Stadt kauft Kolpinghaus Oelstraße

Die Stadt hat das Kolpinghaus Oelstraße gekauft. Eine Wohnung ist derzeit noch bewohnt.
Die Stadt hat das Kolpinghaus Oelstraße gekauft. Eine Wohnung ist derzeit noch bewohnt.
Foto: FUNKE Foto Services
Was wir bereits wissen
Dort können in sechs Wohnungen maximal 30 Asylbewerber untergebracht werden. Doch es sind zwei weitere Übergangswohnheime nötig. Ghettoisierung wird abgelehnt.

Emmerich..  Die Stadt hat das ehemalige Kolpinghaus an der Oelstraße gekauft. Das gab Bürgermeister Johannes Diks (CDU) im Sozialausschuss bekannt. Die sechs Wohnungen in dem recht großen Komplex sind unterschiedlich groß. Insgesamt können dort maximal 30 Asylbewerber untergebracht werden. „So kommen wir eine Ecke weiter“, so Diks. Aber natürlich reicht das auf Dauer nicht, um alle zugewiesenen Flüchtlinge aufzunehmen. Bis Jahresende rechnet die Stadt mit rund 200 Asylbewerbern, aktuell sind es 139. Deshalb plant die Stadt den Bau von zwei neuen Übergangsheimen für jeweils 60 Personen. Diks sagte, dass man eine Ghettoisierung vermeiden wolle und bei den Unterkünften „einen guten Standard nicht unter der Messlatte“ anstrebe.

Vorbild Bocholt

Für den ersten Neubau werden Kosten von etwa 1,2 Millionen Euro veranschlagt. Im Haushaltsentwurf 2015 werden nun 800 000 Euro eingestellt, weitere 400 000 Euro per Verpflichtungsermächtigung für 2016. Die Stadt ließ sich bei Konzept und Kosten von der im November bezogenen Asylbewerber-Unterkunft am Aasee in Bocholt inspirieren, die eine hochkarätige Gruppe aus Verwaltung und Fraktionsvorsitzenden zuvor besichtigt hatte und die allgemein positiv aufgenommen wurde. Auch die Vorsitzende des Sozialausschusses, Elke Trüpschuch (SPD), zeigte sich angetan.
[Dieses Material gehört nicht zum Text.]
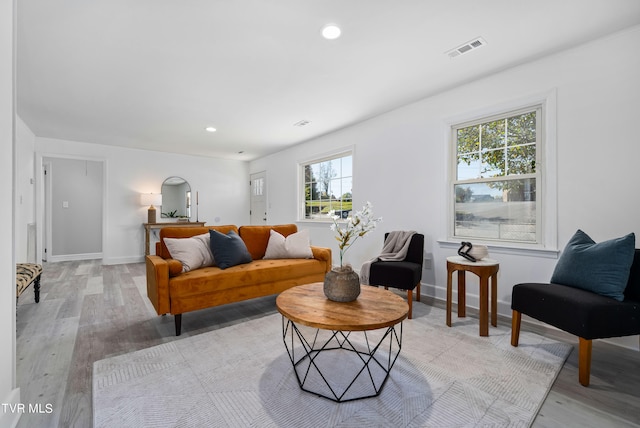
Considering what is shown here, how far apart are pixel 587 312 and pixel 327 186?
398cm

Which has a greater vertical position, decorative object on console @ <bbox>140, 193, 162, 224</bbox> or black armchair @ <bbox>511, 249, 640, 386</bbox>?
decorative object on console @ <bbox>140, 193, 162, 224</bbox>

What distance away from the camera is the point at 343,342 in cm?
226

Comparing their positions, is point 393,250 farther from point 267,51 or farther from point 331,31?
point 267,51

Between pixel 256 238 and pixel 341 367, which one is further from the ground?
pixel 256 238

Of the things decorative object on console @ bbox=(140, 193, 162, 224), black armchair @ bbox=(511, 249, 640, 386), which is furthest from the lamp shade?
black armchair @ bbox=(511, 249, 640, 386)

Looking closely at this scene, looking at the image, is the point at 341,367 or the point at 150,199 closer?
the point at 341,367

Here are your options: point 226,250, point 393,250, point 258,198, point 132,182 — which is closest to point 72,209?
point 132,182

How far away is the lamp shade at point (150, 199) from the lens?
19.7 feet

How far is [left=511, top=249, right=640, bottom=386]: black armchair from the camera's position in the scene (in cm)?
171

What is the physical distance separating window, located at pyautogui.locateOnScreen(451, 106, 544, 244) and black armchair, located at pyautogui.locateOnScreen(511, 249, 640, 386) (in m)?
0.87

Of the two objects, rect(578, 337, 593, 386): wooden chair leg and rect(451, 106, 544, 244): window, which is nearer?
rect(578, 337, 593, 386): wooden chair leg

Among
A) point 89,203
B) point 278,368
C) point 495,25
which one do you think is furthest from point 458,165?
point 89,203

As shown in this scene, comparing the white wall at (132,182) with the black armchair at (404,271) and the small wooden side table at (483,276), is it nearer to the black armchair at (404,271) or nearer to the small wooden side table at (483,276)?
the black armchair at (404,271)

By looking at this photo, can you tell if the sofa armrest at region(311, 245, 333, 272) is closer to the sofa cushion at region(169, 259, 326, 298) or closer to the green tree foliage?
the sofa cushion at region(169, 259, 326, 298)
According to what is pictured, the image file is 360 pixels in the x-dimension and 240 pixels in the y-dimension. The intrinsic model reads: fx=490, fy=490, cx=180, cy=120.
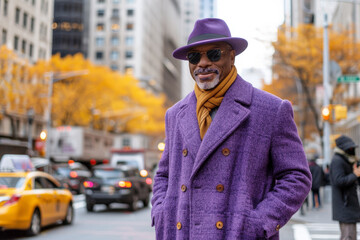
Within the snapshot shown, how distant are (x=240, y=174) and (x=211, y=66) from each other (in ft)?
2.10

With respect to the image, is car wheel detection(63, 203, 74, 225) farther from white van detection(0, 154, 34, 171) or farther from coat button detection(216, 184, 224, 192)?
coat button detection(216, 184, 224, 192)

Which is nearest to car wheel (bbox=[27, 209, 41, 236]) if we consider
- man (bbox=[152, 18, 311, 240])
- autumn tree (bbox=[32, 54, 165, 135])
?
man (bbox=[152, 18, 311, 240])

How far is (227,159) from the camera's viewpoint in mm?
2637

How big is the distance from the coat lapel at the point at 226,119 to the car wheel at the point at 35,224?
30.5 ft

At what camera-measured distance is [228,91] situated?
283 cm

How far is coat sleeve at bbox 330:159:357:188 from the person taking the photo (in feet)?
21.2

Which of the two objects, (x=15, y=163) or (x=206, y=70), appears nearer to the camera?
(x=206, y=70)

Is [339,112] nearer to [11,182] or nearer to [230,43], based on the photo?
[11,182]

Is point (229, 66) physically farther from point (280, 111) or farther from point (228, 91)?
point (280, 111)

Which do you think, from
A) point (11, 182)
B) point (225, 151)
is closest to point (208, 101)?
point (225, 151)

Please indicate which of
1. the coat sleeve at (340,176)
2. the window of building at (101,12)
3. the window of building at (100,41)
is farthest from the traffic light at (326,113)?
the window of building at (101,12)

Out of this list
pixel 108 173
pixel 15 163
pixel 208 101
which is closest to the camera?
pixel 208 101

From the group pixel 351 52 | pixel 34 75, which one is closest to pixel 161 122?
pixel 34 75

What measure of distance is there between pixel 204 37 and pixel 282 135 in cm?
74
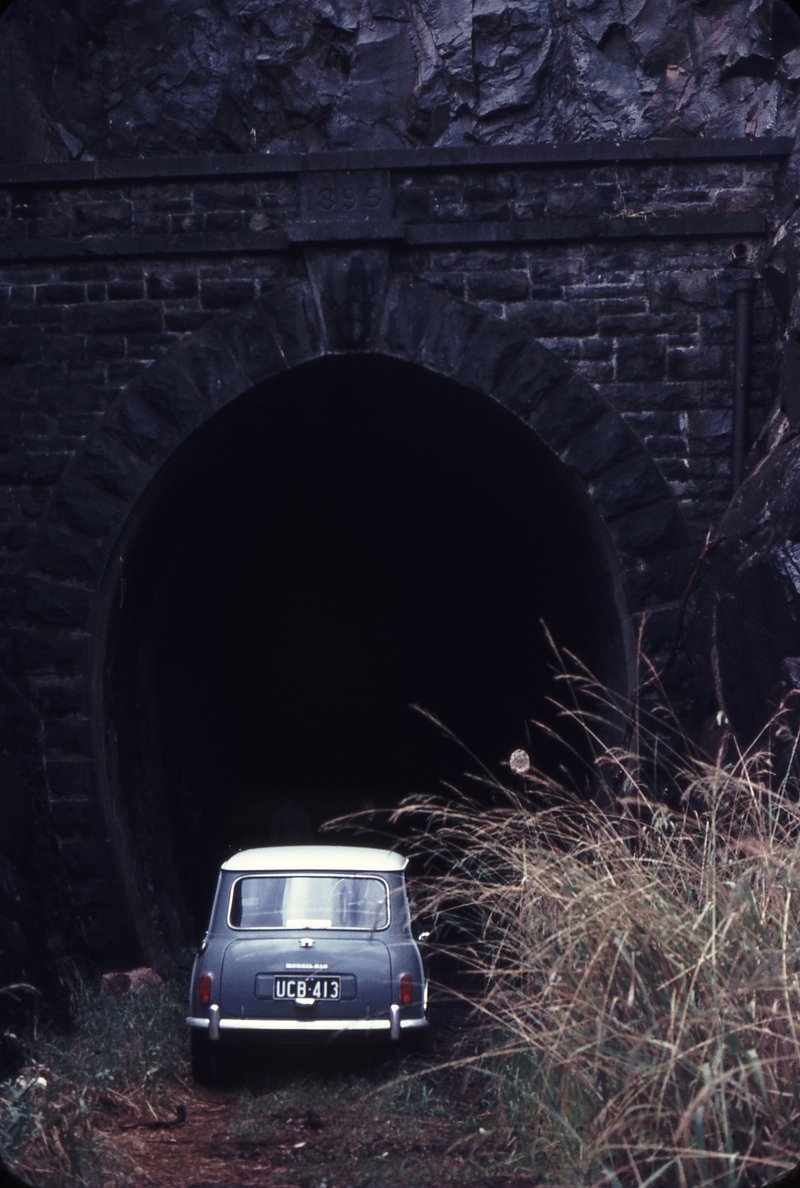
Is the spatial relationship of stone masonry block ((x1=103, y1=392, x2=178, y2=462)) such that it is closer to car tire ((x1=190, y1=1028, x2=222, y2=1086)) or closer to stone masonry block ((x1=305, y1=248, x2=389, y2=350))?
stone masonry block ((x1=305, y1=248, x2=389, y2=350))

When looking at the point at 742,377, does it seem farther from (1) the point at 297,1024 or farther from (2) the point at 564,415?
(1) the point at 297,1024

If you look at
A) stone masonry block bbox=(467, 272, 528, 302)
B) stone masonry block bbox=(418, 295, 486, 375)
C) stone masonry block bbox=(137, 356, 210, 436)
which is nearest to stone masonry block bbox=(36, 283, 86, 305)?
stone masonry block bbox=(137, 356, 210, 436)

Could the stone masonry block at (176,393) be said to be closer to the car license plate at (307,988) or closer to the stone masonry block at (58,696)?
the stone masonry block at (58,696)

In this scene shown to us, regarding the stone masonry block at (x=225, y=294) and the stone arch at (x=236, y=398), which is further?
the stone masonry block at (x=225, y=294)

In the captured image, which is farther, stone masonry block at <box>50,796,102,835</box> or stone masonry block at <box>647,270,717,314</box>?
stone masonry block at <box>647,270,717,314</box>

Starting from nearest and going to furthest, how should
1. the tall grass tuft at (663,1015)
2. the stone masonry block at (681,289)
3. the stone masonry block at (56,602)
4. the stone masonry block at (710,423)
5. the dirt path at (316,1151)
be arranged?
the tall grass tuft at (663,1015)
the dirt path at (316,1151)
the stone masonry block at (56,602)
the stone masonry block at (710,423)
the stone masonry block at (681,289)

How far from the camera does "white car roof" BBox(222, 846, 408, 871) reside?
274 inches

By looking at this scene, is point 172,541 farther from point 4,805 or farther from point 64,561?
point 4,805

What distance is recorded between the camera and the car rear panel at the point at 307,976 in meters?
6.35

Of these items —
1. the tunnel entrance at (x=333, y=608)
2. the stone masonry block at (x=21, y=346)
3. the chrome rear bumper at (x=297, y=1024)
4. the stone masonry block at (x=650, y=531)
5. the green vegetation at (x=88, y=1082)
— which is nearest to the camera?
the green vegetation at (x=88, y=1082)

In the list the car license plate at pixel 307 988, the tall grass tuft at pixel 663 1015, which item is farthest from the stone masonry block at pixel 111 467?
the tall grass tuft at pixel 663 1015

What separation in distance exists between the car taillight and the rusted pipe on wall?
17.1 ft

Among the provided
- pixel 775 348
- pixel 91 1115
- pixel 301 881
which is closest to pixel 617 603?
pixel 775 348

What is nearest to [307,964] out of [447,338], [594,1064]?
[594,1064]
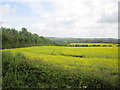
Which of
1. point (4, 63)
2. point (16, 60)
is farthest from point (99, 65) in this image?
point (4, 63)

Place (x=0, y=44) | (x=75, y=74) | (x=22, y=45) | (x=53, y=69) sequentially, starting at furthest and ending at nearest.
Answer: (x=22, y=45) < (x=0, y=44) < (x=53, y=69) < (x=75, y=74)

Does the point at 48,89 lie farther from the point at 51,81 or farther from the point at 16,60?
the point at 16,60

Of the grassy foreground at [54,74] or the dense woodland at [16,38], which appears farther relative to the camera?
the dense woodland at [16,38]

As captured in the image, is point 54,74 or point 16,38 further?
point 16,38

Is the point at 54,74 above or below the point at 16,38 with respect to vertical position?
below

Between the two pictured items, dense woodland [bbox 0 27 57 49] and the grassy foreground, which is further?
dense woodland [bbox 0 27 57 49]

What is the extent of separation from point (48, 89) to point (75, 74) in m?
1.19

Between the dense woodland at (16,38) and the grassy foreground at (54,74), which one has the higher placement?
A: the dense woodland at (16,38)

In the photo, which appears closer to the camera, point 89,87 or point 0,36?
point 89,87

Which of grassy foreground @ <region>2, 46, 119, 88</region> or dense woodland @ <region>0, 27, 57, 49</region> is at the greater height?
dense woodland @ <region>0, 27, 57, 49</region>

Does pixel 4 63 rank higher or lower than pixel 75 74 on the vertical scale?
higher

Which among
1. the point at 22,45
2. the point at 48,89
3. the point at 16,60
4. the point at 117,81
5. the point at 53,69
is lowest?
the point at 48,89

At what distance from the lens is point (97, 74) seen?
4434mm

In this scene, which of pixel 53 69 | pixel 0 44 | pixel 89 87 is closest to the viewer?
pixel 89 87
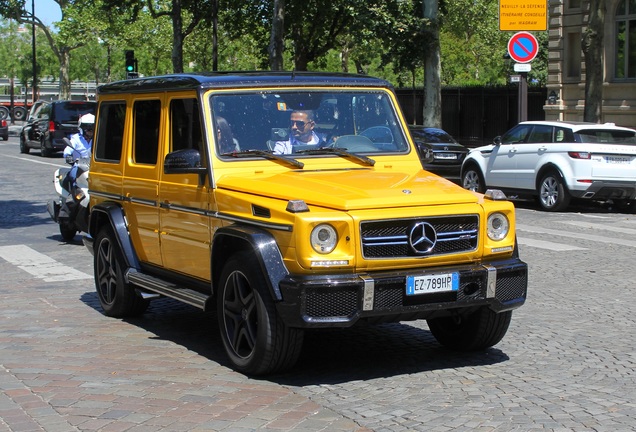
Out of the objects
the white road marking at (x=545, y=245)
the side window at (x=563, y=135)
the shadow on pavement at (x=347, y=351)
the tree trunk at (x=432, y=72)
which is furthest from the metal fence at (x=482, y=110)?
the shadow on pavement at (x=347, y=351)

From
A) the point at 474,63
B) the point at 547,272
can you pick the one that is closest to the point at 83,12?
the point at 474,63

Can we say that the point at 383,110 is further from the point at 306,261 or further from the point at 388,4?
the point at 388,4

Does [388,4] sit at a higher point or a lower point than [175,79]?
higher

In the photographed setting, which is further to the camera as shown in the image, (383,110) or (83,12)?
(83,12)

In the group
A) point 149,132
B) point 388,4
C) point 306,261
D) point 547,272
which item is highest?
point 388,4

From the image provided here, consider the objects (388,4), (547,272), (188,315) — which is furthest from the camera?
(388,4)

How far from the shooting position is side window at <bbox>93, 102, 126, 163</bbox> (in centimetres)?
899

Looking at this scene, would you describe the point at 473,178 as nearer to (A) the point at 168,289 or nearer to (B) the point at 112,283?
(B) the point at 112,283

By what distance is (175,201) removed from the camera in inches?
306

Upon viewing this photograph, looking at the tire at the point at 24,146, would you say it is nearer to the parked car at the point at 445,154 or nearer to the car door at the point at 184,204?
the parked car at the point at 445,154

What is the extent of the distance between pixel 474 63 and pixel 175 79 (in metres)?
65.7

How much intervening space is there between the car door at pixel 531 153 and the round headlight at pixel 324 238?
44.2 ft

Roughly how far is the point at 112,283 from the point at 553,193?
11.7m

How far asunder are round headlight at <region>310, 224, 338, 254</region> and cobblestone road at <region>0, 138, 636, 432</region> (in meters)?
0.89
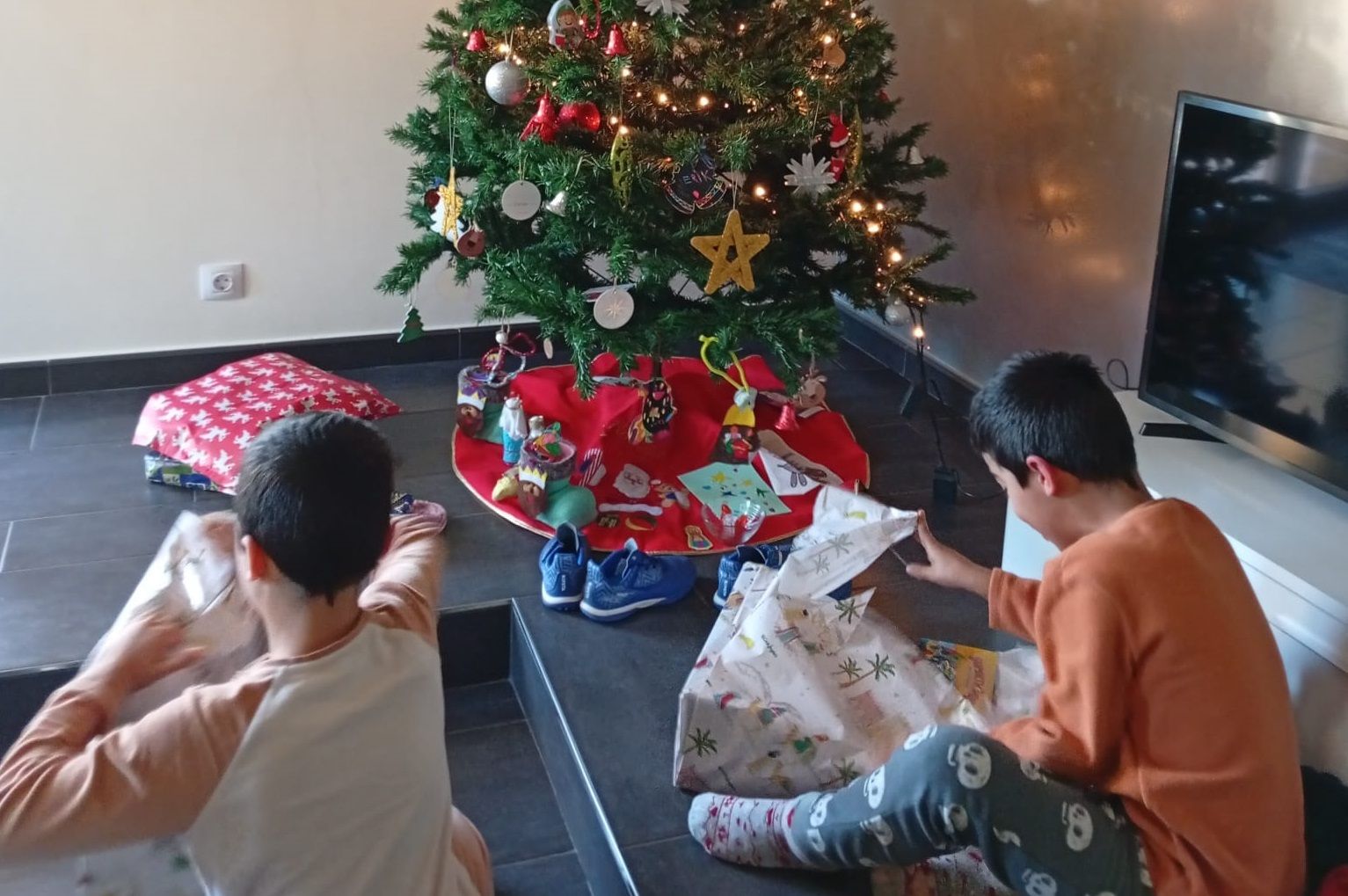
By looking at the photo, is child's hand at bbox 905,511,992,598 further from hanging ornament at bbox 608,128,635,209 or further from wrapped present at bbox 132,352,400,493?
wrapped present at bbox 132,352,400,493

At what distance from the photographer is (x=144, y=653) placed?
118 centimetres

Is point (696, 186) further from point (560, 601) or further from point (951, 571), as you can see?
point (951, 571)

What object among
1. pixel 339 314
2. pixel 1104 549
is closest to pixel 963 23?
pixel 339 314

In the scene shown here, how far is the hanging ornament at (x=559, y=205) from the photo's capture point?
239 centimetres

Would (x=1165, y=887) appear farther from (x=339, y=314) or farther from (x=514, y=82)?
(x=339, y=314)

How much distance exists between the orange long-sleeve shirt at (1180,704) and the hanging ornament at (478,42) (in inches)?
67.2

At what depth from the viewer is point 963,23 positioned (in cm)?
311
„So wie in Bocholt stellen wir uns das in der Umsetzung vor“, sagte Diks. Das zweigeschossige Energiesparhaus in schöner Lage neben dem Kneipp-Verein kostete 1,4 Mio. Euro, wovon aber 250 000 Euro auf den Hochwasserschutz entfielen, die in Emmerich nicht anfallen. Der Neubau Im Königsesch in Bocholt besteht aus 20 Wohneinheiten: 16 Wohneinheiten (je zwei Zimmer) mit 42 qm Größe sowie vier mit jeweils 21 qm großen Einzimmer-Wohnungen. Alle mit Küchenzeile, Dusche und WC. Außerdem gibt es einen Raum mit sechs Waschmaschinen, zwei Lagerräume und einen Technikraum. Auch wenn es vor Ort einen Betreuer gibt, sollen sich die Flüchtlinge für ihre Wohnung verantwortlich fühlen und pfleglich mit der Einrichtung umgehen.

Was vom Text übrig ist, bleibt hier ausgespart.